Scandal-rocked gun-maker Heckler & Koch has failed to win the contract to make the German military's standard assault rifle, ending a relationship with the Bundeswehr that has lasted 60 years.
H&K has been one of the German military's main suppliers since 1959, though a series of scandals and alleged problems with its G36's accuracy in high temperatures led the Defense Ministry to drop the assault rifle in 2015 and open bidding for a replacement.
Nevertheless, the Baden-Württemberg-based company was widely expected to win the deal to manufacture the G36's replacement, said to be worth some €250 million ($297 million) for 120,000 rifles.
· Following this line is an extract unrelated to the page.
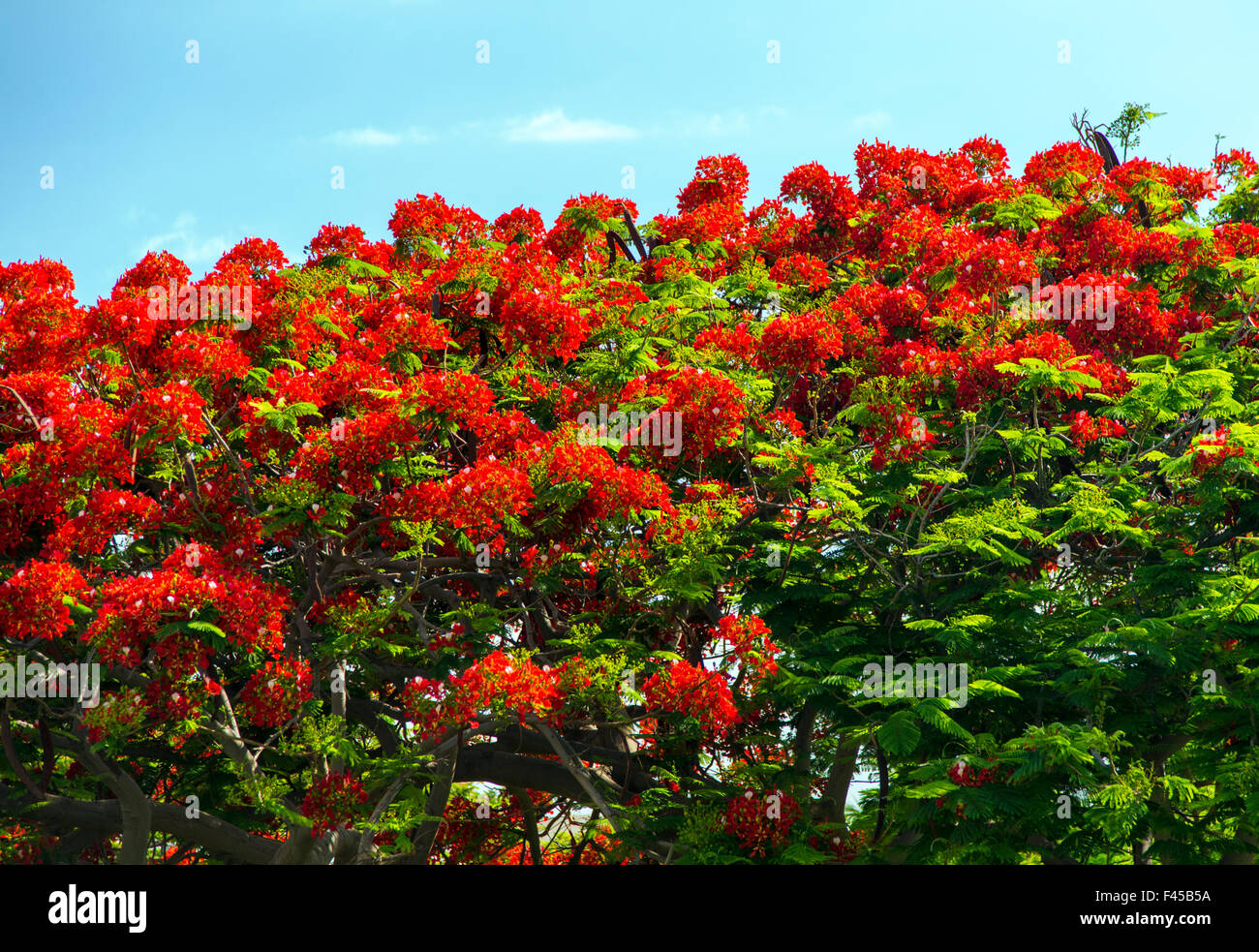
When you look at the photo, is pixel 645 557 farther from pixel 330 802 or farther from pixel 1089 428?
pixel 1089 428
Instead, the contract has been won by Thuringia-based Haenel Defence, whose rifle performed better in tests, according to German media reports. However, the company is co-owned by an Abu Dhabi-based company that is in turn owned by the EDGE Group, a United Arab Emirates state conglomerate.
Anti-arms activist Jürgen Grässlin told DW the decision was a "catastrophe from a human rights point-of-view."
"We thought that the German government wouldn't approve the deal if the contract went to a company where the owner is not only not in Europe, but in the United Arab Emirates," he said. "The UAE isn't a normal country by our criteria: It's in a crisis zone, and for years it has been involved in the Yemen war alongside Saudi Arabia."
Last year, H&K appointed a former Bundeswehr Inspector General, Harald Kujat, as head of its supervisory board, in an apparent attempt to use his contacts to the military to secure the contract. But Kujat resigned his post earlier this year when H&K was taken over by a French investor.
In a statement issued on Wednesday, H&K confirmed that neither of its two proposed weapons had been accepted by the government. "At the same time we are absolutely convinced of the quality of both the HK416 and the HK433," CEO Jens Bodo Koch said. "This quality was confirmed to us by the Bundeswehr during the competition." The HK416 rifle is currently being used by the US Marines, as well as the French and Norwegian militaries.
H&K also insisted that none of the 950 jobs at its factory in Oberndorf were under threat because of the decision.
But the company remains in a financial hole: At its AGM at the end of August, H&K revealed it was still some €237 million in debt as of the end of the last year, though it was slowly clawing its way back to making a profit, having made €7.6 million in the first six months of this year. That is partly because its US business, where it sells rifles and handguns for the civilian market as well as to the military, is comparatively successful.
H&K has shifted its attention to the US market after a series of export scandals. Last year,former company managers were convicted of illegally selling weapons to Mexico, in violation of Germany's export controls.